Aim of the exercise: Return, word for word, the lines of the listing starting with the line containing "At what distance from the tree" and continuing through the line containing "[297,128], [96,349], [85,300], [267,224], [29,128]", both included. Omit any picture lines from your answer.

===== Data listing =====

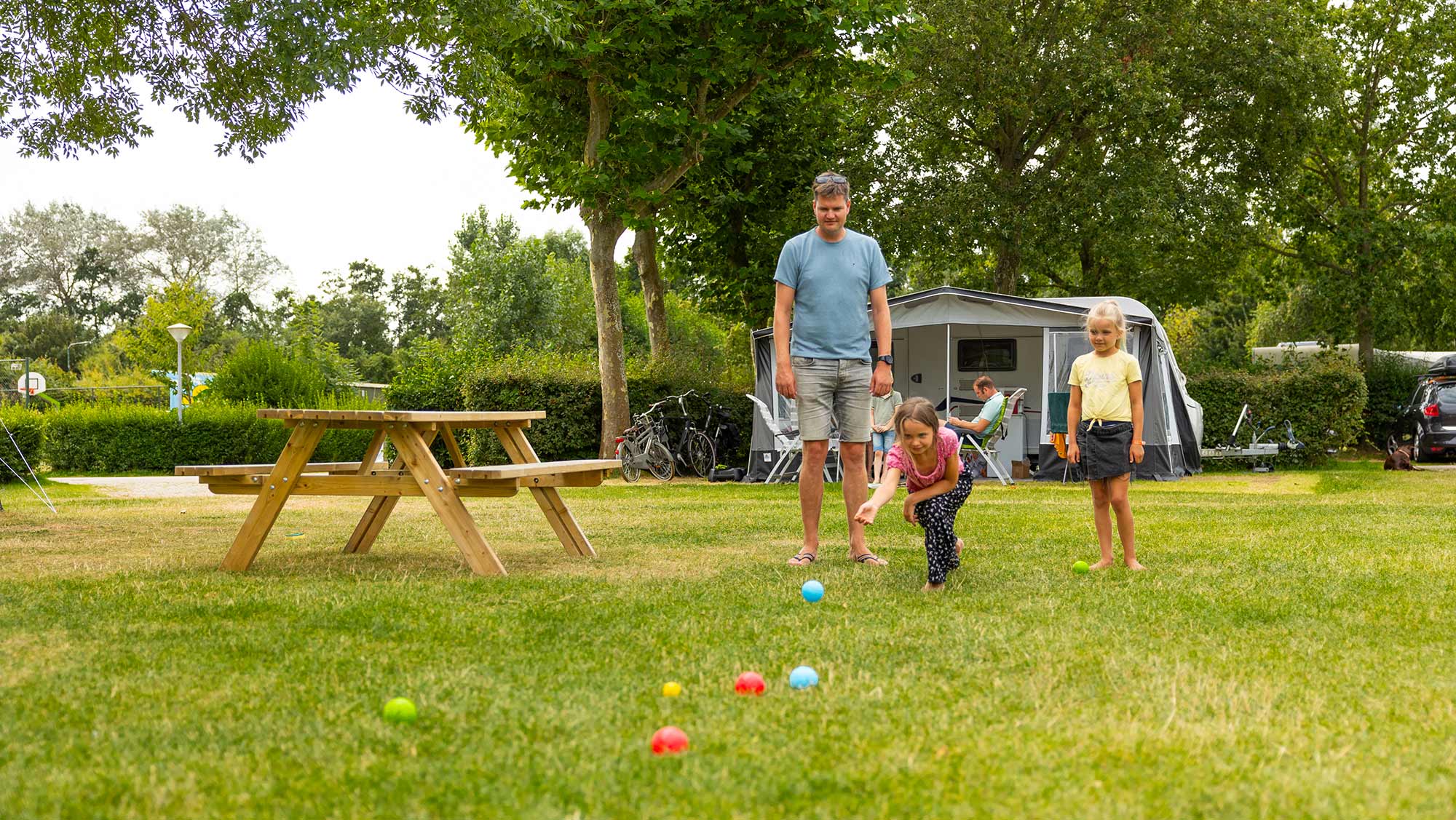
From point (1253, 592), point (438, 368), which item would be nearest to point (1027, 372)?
point (438, 368)

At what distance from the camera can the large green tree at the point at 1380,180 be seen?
74.1 feet

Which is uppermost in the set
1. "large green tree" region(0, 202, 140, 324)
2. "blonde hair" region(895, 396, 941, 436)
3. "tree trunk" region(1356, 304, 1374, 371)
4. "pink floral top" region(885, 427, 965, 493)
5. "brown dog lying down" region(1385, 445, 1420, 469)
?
"large green tree" region(0, 202, 140, 324)

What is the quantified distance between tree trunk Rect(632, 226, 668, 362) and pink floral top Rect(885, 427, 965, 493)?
14125 millimetres

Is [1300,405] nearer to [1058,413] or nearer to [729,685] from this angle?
[1058,413]

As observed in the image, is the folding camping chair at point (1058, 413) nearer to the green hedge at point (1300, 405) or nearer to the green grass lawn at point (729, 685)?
the green hedge at point (1300, 405)

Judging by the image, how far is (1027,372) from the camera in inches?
632

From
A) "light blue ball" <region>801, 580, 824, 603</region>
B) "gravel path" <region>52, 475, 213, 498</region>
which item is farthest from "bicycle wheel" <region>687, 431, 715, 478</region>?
"light blue ball" <region>801, 580, 824, 603</region>

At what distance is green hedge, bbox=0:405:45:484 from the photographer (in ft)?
47.9

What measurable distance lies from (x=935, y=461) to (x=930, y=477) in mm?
86

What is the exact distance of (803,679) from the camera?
3082mm

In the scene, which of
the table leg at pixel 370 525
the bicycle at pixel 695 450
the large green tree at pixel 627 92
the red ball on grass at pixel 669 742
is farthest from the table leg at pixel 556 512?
the bicycle at pixel 695 450

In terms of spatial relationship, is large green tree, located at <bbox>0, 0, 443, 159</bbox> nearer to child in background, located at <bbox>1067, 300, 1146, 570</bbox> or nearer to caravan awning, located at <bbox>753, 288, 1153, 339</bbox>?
child in background, located at <bbox>1067, 300, 1146, 570</bbox>

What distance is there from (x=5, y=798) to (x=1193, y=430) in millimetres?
15459

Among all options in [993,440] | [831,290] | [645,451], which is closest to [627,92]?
[645,451]
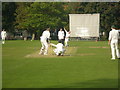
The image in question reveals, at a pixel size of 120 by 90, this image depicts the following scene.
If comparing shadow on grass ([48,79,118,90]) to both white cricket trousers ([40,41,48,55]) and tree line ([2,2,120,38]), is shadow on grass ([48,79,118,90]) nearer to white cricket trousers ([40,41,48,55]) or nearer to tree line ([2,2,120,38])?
white cricket trousers ([40,41,48,55])

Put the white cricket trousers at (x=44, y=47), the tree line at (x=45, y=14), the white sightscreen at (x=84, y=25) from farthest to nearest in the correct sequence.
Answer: the tree line at (x=45, y=14) < the white sightscreen at (x=84, y=25) < the white cricket trousers at (x=44, y=47)

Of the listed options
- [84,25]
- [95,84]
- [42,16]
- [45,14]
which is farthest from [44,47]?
[45,14]

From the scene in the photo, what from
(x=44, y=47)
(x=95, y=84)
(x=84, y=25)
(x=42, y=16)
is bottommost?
(x=95, y=84)

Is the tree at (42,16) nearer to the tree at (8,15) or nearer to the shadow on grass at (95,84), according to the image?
the tree at (8,15)

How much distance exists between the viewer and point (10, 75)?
1339 centimetres

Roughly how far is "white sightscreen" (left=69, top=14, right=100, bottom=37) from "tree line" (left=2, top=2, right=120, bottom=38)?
873 centimetres

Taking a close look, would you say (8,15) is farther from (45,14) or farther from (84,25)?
(84,25)

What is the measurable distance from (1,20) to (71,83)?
6883 cm

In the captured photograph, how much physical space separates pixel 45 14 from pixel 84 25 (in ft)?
55.3

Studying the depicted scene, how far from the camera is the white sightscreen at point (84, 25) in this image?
60000 mm

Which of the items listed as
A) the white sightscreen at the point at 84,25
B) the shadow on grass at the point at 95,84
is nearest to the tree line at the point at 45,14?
the white sightscreen at the point at 84,25

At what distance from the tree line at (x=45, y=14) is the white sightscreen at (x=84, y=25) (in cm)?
873

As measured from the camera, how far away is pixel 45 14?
76.1m

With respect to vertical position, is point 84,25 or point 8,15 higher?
point 8,15
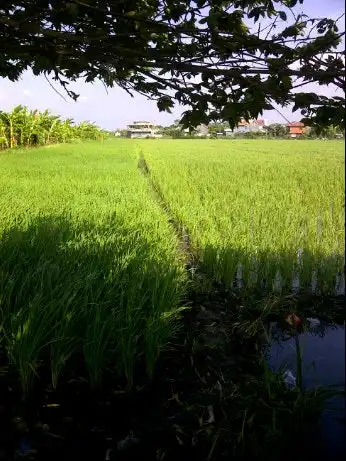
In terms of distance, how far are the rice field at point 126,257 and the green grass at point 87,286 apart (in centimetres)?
1

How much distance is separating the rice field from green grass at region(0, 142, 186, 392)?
1 centimetres

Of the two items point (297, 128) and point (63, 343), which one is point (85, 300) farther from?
point (297, 128)

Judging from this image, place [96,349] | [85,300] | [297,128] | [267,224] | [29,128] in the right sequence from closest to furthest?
[297,128], [96,349], [85,300], [267,224], [29,128]

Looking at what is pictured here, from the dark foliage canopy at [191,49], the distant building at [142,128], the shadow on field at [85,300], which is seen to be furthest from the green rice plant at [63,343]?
the distant building at [142,128]

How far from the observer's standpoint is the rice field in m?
2.27

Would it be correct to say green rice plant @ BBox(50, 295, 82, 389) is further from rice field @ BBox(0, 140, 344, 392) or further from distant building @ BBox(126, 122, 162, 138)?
distant building @ BBox(126, 122, 162, 138)

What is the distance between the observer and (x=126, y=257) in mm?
3162

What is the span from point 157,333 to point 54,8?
155 cm

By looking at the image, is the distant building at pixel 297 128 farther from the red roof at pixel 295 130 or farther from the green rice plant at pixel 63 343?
the green rice plant at pixel 63 343

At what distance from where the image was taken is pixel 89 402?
7.10ft

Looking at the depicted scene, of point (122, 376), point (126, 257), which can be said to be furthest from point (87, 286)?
point (126, 257)

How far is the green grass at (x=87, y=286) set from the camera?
221 cm

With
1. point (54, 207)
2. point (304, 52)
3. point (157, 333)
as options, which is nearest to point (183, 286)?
point (157, 333)

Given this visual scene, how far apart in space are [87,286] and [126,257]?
0.69 m
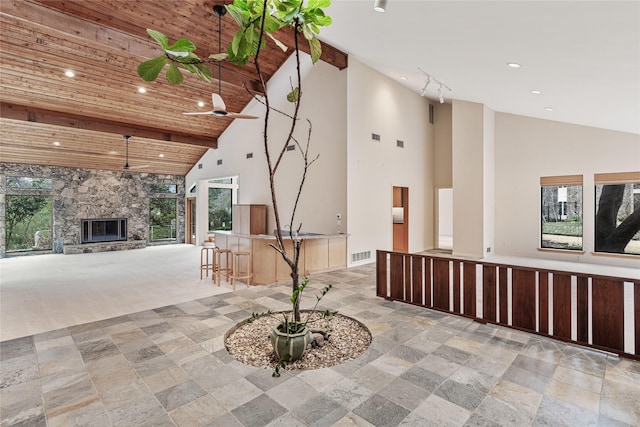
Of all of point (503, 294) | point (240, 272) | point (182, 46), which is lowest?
point (240, 272)

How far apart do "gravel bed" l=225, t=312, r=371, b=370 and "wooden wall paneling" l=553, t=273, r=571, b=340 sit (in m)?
1.95

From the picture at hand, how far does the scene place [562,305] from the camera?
10.6 feet

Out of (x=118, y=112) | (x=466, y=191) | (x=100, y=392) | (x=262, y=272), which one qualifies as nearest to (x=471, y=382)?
(x=100, y=392)

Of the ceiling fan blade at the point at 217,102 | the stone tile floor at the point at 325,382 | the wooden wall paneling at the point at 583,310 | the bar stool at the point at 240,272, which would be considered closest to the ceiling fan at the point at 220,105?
the ceiling fan blade at the point at 217,102

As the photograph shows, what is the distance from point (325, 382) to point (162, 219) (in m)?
12.4

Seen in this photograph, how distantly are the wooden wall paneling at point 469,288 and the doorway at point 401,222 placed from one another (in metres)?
5.16

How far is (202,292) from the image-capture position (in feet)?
18.0

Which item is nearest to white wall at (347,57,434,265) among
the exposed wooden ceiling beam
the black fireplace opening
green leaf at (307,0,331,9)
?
green leaf at (307,0,331,9)

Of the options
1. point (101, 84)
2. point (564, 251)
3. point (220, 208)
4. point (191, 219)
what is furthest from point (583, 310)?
point (191, 219)

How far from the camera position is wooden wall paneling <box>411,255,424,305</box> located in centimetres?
439

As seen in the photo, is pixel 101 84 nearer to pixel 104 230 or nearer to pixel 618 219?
pixel 104 230

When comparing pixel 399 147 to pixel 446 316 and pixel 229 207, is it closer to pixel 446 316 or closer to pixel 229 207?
pixel 446 316

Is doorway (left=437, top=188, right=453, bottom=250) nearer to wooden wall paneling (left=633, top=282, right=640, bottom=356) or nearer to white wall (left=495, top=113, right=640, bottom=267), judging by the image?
white wall (left=495, top=113, right=640, bottom=267)

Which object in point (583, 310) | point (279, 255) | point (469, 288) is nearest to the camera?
point (583, 310)
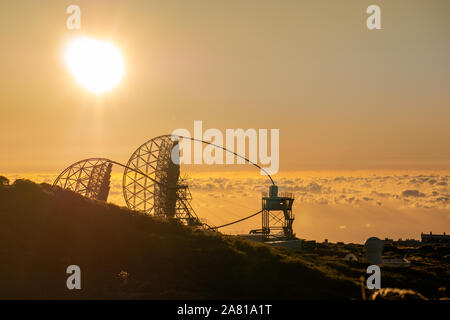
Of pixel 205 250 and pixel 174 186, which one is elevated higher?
pixel 174 186

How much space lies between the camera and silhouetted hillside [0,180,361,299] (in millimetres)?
32125

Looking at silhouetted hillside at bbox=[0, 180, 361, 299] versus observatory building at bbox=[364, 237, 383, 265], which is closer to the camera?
silhouetted hillside at bbox=[0, 180, 361, 299]

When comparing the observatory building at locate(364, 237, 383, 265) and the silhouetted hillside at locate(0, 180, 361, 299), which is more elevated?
the silhouetted hillside at locate(0, 180, 361, 299)

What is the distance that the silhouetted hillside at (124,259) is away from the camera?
3212 cm

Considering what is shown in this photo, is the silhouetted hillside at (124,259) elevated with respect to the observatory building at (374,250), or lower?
elevated

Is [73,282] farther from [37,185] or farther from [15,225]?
[37,185]

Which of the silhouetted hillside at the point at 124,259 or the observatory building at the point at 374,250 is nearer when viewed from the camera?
the silhouetted hillside at the point at 124,259

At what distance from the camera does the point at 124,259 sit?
37250 millimetres

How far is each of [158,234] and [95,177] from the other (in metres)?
23.6

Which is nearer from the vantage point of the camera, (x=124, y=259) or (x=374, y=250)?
(x=124, y=259)

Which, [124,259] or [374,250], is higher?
[124,259]
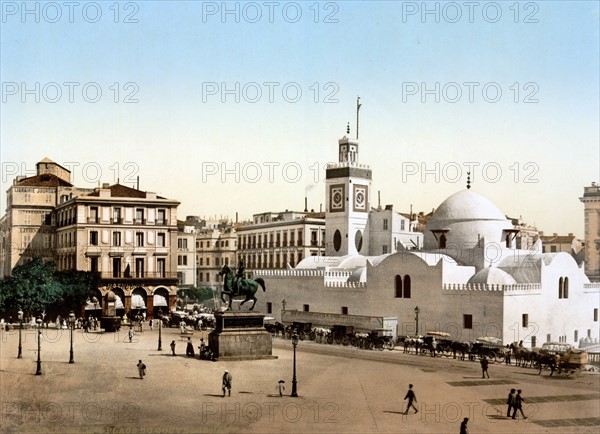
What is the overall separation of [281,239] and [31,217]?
95.8ft

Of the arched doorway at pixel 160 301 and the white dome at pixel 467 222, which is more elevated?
the white dome at pixel 467 222

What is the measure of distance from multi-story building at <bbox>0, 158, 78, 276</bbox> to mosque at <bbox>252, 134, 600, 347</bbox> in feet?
79.8

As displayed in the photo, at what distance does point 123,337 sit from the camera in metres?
50.4

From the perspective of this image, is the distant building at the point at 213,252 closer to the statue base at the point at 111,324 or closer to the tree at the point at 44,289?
the tree at the point at 44,289

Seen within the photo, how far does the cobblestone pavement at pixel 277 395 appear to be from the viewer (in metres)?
23.8

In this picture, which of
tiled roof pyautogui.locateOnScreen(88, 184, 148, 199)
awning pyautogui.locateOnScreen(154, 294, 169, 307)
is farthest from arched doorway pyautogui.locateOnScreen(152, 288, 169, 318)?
tiled roof pyautogui.locateOnScreen(88, 184, 148, 199)

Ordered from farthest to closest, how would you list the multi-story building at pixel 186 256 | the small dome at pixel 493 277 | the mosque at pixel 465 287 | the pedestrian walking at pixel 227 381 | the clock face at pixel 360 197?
the multi-story building at pixel 186 256 → the clock face at pixel 360 197 → the small dome at pixel 493 277 → the mosque at pixel 465 287 → the pedestrian walking at pixel 227 381

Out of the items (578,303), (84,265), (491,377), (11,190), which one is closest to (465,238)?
(578,303)

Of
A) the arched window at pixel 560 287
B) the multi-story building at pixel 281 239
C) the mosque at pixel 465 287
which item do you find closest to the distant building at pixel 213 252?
the multi-story building at pixel 281 239

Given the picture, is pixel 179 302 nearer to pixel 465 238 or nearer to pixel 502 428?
pixel 465 238

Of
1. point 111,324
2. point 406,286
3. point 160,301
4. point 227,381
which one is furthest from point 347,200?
point 227,381

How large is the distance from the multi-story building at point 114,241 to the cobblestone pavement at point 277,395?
28.2 meters

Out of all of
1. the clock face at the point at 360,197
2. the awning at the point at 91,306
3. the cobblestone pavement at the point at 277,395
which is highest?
the clock face at the point at 360,197

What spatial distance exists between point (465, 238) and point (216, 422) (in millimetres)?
37014
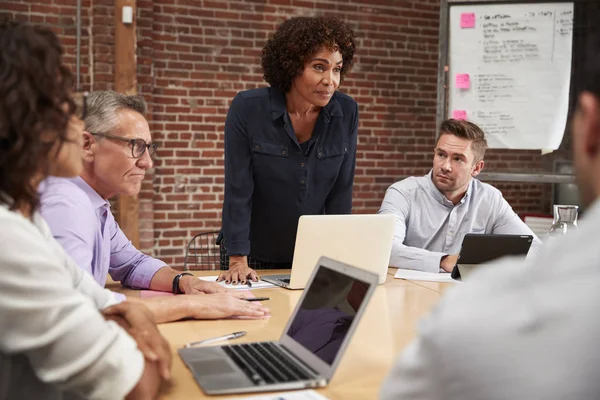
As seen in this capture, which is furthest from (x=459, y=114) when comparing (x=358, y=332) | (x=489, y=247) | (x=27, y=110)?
(x=27, y=110)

=====

Finished answer:
At what distance from the tree line at (x=45, y=14) is the white sightscreen at (x=84, y=25) (in cm)?
873

As measured from the camera, how far away is pixel 45 14?
76.1m

With respect to vertical position, is point 84,25 or point 8,15 higher?
point 8,15
In terms of distance, how far are the rice field at point 126,257 and the green grass at point 87,286 apart (in centimetres)?
1

How much distance is separating the rice field from green grass at region(0, 142, 186, 392)?
1 centimetres

Of the two items point (297, 128) and point (63, 343), which one is point (85, 300) farther from?
point (297, 128)

Judging from this image, place [96,349] | [85,300] | [297,128] | [267,224] | [29,128] in the right sequence from closest to furthest?
[297,128], [96,349], [85,300], [267,224], [29,128]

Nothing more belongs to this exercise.